_Extrait du texte_.

Architecture urbaine : la patte des grands

Le marketing territorial des villes multiplie ses sources d’inspiration, et celles qui contribuent à façonner une identité, une dynamique, un avenir différenciants sont prisées. Parmi elles, l’architecture contemporaine, qui associe grands noms internationaux, jeunes talents locaux, et élus. Démonstration à Lyon et à Clermont-Ferrand.
Parmi les quartiers à l'architecture emblématique Lyon, figure celui de La Confluence.

Ils façonnent la ville, lui donnent une identité singulière, imaginent des espaces où il fait bon vivre, habiter, travailler, se divertir et consommer. Les villes, de leur côté, aiment mettre en avant les formes urbaines singulières et la qualité architecturale pour revendiquer leur identité. Villes et architectes ont depuis bien longtemps appris à avancer ensemble pour nourrir leurs ambitions communes. Désormais, à côté des monuments anciens qui attirent une foule qui ignore bien souvent l'identité de leur concepteur, les silhouettes architecturales contemporaines sont, elles aussi, de véritables prétextes pour faire rayonner la ville.

_Données brutes_.
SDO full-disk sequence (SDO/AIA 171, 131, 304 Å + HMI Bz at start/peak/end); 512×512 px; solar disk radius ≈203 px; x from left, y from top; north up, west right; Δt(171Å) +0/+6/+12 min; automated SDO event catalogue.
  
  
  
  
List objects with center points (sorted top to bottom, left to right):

_À faire_. Poursuivez l'article sur l'architecture urbaine à partir de sa dernière phrase.

_Réponse rédigée_.
À Firminy, plus de 15 000 visiteurs se pressent chaque année pour admirer le site Le Corbusier. À Lyon, le site internet d'OnlyLyon a désormais son onglet « architecture ». Autant d'éléments qui n'échappent pas aux concepteurs de la ville, soucieux d'attirer sur leurs terres les plus grands noms de l'architecture contemporaine, sans bouder les signatures moins emblématiques capables de signer des gestes qui marqueront le territoire.

L'architecture affirme sa place dans la ville

« Sur les territoires de grands projets, comme la Confluence ou la Part-Dieu, nous sommes très attentifs à l'innovation, notamment architecturale. Ces gestes architecturaux forts sont un élément important du rayonnement de la ville », observe Michel Le Faou, adjoint à l'urbanisme à la Ville et à la métropole de Lyon.

La Capitale des Gaules a ainsi fait le pari de faire cohabiter les traits architecturaux les plus audacieux du quartier Confluence avec les immeubles anciens du Vieux-Lyon, classé au patrimoine mondial de l'Unesco. Et à l'office du tourisme, on peine à départager, en termes de fréquentation, les deux quartiers, très prisés des touristes.

quartier Confluence architecture

Le quartier de la Confluence, à Lyon, illustre cette volonté d'innovation architecturale. (Crédits : Laurent Cérino / ADE)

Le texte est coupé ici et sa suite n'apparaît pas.